Update: Working on a void method now to preserve the in-place operation.
Update 2: Working alternative, doesn't seem to help enough, though. Previous implementation sorted a 6-million-index array in 45+ seconds, this one 10~15 seconds. Merge Sort takes 1.3~1.6 seconds.
proper in-place implementation
PHP Code:
public static Random RNG = new Random();
// sort input array from/to specified indices
// use to/from to indicate "new" arrays
// to - from = array's supposed length
public static void quick_sort(int[] A, int from, int to) {
if(to-from >= 1) {
int p = RNG.nextInt(to - from) + from; // random index from 'from' to 'to'
// in-place partitioning subroutine
// swap index p and first index
int temp1 = A[from]; A[from] = A[p]; A[p] = temp1;
// process A[from, to] and swap A[j] and A[i] if A[j] < A[0]
int i = from+1;
for(int j=from+1; j<to; j++) {
if(A[j] < A[from]) {
int temp2 = A[i]; A[i] = A[j]; A[j] = temp2; i++;
}
}
// swap pivot to appropriate position, i.e. i-1
int temp3 = A[from]; A[from] = A[i-1]; A[i-1] = temp3;
// recursively sort smaller portions of A
quick_sort(A, from, i-1);
quick_sort(A, i, to);
}
}
public static int[] quick_sort(int[] A) {
quick_sort(A, 0, A.length);
return A;
}
This is my attempt at an in-place randomized Quick Sort implementation. As it turns out, the code works fine, just too very slowly compared with Merge Sort.

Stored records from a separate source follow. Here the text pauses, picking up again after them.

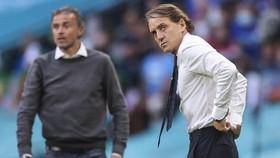 HLV Roberto Mancini sẵn sàng đánh bại đội bóng của Luis Enrique một lần nữa.
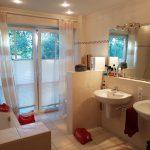 gehobene-dachterrassenwohnung-mit-weitblick-bad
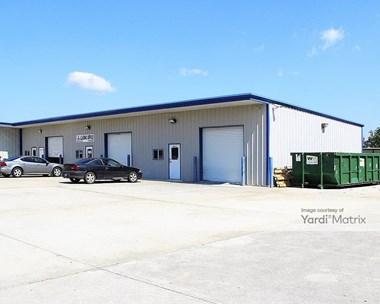Storage Units for Rent available at 1413 Northpark Drive, Kingwood, TX 77339 Photo Gallery 1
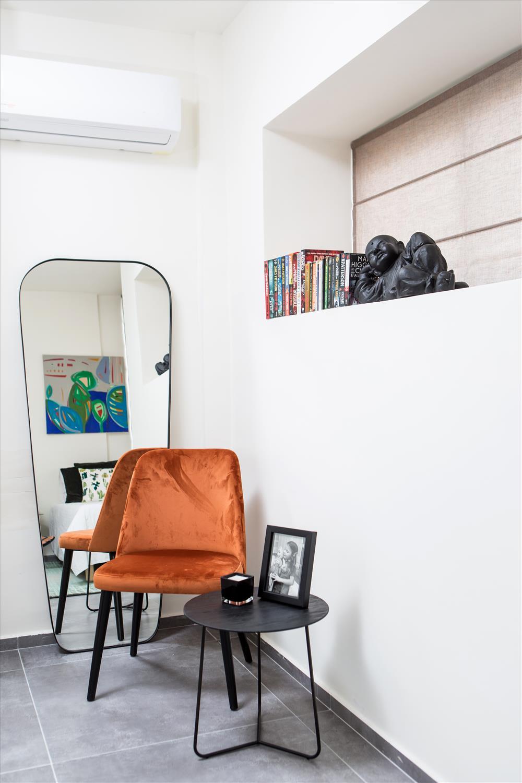עיצוב חדר אורחים: יטי סלסקי   צילום: שירן כרמל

From what I do know, the run time is expected to be O(nlogn), practically better than Merge Sort due to smaller coefficients and in-place swapping.

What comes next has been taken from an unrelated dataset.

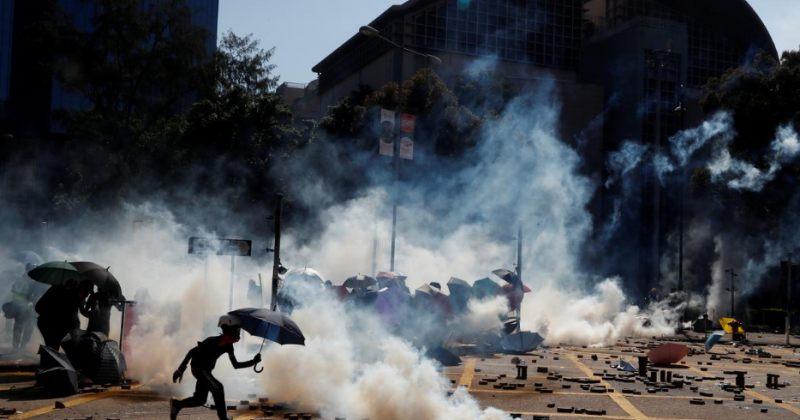 ჰონგ-კონგის პოლიციამ ტექნიკური უნივერსიტეტის კამპუსს ალყა შემოარტყა [ფოტოები]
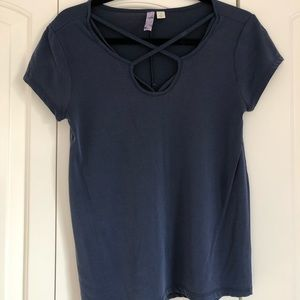 Blue t-shirt with cross detailing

So, what am I doing so too horribly wrong to have jeopardized the algorithm so badly? Aside from maybe building two copies of the array itself and rebuilding into a brand new array, which kinda destroys the whole in-place thing.
Code:
outdated sauce
PHP Code:
public static int[] quick_sort(int[] A) {
if(A.length < 2) {
return A;
}
else {
int p = choose_pivot(A); // got pivot index
// in-place partitioning subroutine
// swap index p and first index
int temp1 = A[0]; A[0] = A[p]; A[p] = temp1;
// process A and swap A[j] and A[i] if A[j] < A[0]
int i = 1;
for(int j=1; j<A.length; j++) {
if(A[j] < A[0]) {
int temp2 = A[i]; A[i] = A[j]; A[j] = temp2; i++;
}
}
// swap pivot to appropriate position, i.e. i-1
int temp3 = A[0]; A[0] = A[i-1]; A[i-1] = temp3;
int[] less = Arrays.copyOfRange(A, 0, i-1);
int[] more = Arrays.copyOfRange(A, i, A.length);
less = quick_sort(less); more = quick_sort(more); // recursion
A = rebuild(less, A[i-1], more);
return A;
}
}
public static int choose_pivot(int[] A) {
Random rng = new Random();
return rng.nextInt(A.length);
}
public static int[] rebuild(int[] A, int pval, int[] B) {
int[] ret = new int[A.length + B.length + 1];
/*for(int x=0; x<A.length; x++) {
ret[x] = A[x];
}
ret[A.length] = pval;
for(int y=0; y<B.length; y++) {
ret[A.length+1+y] = B[y];
}*/
System.arraycopy(A, 0, ret, 0, A.length);
ret[A.length] = pval;
System.arraycopy(B, 0, ret, A.length+1, B.length);
return ret;
}
public static void log(Object obj) {
System.out.println(String.valueOf(obj));
}
public static String str(int[] A) {
return Arrays.toString(A);
}
public static void main(String[] args) {
// TODO Auto-generated method stub
Random rng = new Random();
int size = 4000000; // problematic starting at around 7,000,000 indices
int[] a = new int[size];
for(int i=0; i<a.length; i++) {
a[i] = rng.nextInt(1000);
}
long start = System.currentTimeMillis();
a = quick_sort(a);
long end = System.currentTimeMillis();
log("Time taken to sort array of size " + size + ": " + Long.toString(end - start) + "ms.");
}
The recursion doesn't seem to be faulty, the work outside of each recursion step is as expected: splitting the array into two subproblems, then re-combine their sorted versions. I just can't figure out where the issue might be.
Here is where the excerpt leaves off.